Thomas Moran, The much resounding sea, 1864


Después de una lección sobre las lenguas indígenas del Delta Amacuro y una tumultuosa reunión sindical, me fui a pasar el otoño en un poblado de la Edad del Hierro. El sitio tiene todas las ventajas e inconvenientes de la primera línea de costa. Solo la superficie flotante de un leviatán lo iguala o supera en calidad de brisa marina. Los muros que durante dos milenios han resistido la acometida de las olas asombra que no se derrumben ante el ímpetu de nuestros suspiros de admiración. Los apartamentos son de planta circular, con el diámetro justo para estirar las piernas. Grabados en los dinteles de las puertas, hay pechos de sirena y cuernos de venado.

Los habitantes originarios prendían lumbre para calentarse, y el humo lo impregnaba todo en el interior de la cabaña, donde se ahumaban los salmones y los colmillos de jabalí. El humo y la penumbra impedían a los miembros del clan verse las caras, cuya horrible catadura no podemos ni imaginarnos. La lana y el cuero de las prendas de vestir mojadas por la lluvia tardaban tanto en secarse que un aura de vapor pestilente rodeaba los cuerpos. Si salían a hacer sus necesidades en los bosques de alrededor, estos bultos vaporosos se confundían con la niebla y desaparecían como por ensalmo, aunque a veces se encontraban sus piltrafas devoradas por los lobos. 
 
Los poblados de la Edad del Hierro son un laberinto de piedras sin rastro de metal. Si hubiera oro, espadas o monedas, ya se lo habrían llevado los cazadores de tesoros. Recolectar conchas o algas es una opción alternativa. Los visitantes se asoman a los acantilados y piensan en la cantidad de gente que, en estos últimos dos milenios, habrá muerto ahogada por asomarse a los acantilados a reflexionar sobre misterios profundos.
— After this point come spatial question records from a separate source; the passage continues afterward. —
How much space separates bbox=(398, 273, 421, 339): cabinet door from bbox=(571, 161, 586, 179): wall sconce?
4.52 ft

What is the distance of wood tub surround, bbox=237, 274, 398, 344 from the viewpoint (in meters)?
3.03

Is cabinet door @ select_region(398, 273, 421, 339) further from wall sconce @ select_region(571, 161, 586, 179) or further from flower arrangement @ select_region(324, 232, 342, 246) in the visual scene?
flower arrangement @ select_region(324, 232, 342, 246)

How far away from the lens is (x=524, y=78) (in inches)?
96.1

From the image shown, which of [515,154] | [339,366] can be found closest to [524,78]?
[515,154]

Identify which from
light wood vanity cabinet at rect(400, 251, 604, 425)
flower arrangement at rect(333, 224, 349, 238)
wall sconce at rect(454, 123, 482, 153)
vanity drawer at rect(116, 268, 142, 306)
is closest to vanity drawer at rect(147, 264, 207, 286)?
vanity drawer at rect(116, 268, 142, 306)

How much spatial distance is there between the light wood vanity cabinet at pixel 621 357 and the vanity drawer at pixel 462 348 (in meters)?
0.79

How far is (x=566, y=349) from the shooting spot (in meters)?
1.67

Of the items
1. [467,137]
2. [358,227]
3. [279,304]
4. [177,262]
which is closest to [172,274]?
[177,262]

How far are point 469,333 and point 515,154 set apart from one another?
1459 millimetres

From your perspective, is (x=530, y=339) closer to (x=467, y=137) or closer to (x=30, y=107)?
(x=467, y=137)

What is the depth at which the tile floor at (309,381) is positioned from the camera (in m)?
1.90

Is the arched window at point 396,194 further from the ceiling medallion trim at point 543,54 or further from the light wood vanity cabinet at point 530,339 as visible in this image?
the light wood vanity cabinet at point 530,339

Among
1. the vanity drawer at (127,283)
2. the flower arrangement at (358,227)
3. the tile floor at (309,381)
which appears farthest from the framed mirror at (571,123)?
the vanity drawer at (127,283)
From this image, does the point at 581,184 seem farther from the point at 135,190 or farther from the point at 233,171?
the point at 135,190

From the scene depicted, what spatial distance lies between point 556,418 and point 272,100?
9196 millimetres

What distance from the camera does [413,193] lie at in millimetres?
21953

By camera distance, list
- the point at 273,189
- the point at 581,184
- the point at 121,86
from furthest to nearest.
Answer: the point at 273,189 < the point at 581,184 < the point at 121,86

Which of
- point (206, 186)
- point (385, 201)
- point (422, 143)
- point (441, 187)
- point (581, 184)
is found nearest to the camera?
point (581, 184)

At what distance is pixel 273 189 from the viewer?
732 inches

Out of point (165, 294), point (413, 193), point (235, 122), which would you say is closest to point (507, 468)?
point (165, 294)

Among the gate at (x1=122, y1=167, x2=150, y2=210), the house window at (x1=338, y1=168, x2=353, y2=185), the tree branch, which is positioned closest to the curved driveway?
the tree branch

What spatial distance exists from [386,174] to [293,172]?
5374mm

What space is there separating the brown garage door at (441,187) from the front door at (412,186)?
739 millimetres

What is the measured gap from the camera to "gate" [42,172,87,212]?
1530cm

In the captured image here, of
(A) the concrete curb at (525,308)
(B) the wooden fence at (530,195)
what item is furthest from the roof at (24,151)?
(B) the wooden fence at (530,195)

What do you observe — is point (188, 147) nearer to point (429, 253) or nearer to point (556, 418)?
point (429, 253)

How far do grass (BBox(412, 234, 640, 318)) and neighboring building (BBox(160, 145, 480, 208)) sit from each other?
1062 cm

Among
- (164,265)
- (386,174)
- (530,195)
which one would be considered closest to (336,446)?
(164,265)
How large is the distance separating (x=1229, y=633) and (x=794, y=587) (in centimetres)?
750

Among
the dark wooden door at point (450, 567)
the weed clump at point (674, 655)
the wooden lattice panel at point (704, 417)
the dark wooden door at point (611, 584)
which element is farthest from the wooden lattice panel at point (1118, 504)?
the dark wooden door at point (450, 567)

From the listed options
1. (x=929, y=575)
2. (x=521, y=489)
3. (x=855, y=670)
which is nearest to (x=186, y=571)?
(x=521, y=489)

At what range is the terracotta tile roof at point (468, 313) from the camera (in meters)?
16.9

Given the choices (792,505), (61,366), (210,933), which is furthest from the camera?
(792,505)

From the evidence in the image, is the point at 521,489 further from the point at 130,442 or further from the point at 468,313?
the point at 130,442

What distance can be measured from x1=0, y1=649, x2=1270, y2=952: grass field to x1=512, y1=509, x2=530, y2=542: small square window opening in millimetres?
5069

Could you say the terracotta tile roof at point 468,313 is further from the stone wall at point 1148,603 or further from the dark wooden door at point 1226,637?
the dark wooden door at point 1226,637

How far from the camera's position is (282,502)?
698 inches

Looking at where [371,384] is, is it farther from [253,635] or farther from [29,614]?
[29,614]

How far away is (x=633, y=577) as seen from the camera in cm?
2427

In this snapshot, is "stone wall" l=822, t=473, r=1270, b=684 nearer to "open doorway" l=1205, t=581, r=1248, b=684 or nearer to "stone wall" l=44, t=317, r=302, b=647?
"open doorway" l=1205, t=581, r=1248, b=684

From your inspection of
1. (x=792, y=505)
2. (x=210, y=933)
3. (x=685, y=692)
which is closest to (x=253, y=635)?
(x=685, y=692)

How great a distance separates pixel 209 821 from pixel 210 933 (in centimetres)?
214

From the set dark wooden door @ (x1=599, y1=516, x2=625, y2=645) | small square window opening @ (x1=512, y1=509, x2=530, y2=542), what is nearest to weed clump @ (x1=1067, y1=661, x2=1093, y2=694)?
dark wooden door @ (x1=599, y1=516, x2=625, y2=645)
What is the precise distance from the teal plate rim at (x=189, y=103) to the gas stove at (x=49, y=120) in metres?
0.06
En mi visita de otoño, en medio de la tempestad, había un hombre que se alojaba en la cabaña del antiguo herrero. Podía ser un notario retirado, un modisto de bellezas escuálidas o un pescador de los caladeros de Irminger. Yo me tendí en la cabaña de los niños raptados por una serpiente marina. Dormí de un tirón y, a la mañana siguiente, cuando fui a dar los buenos días al notario, ya se lo había tragado la niebla.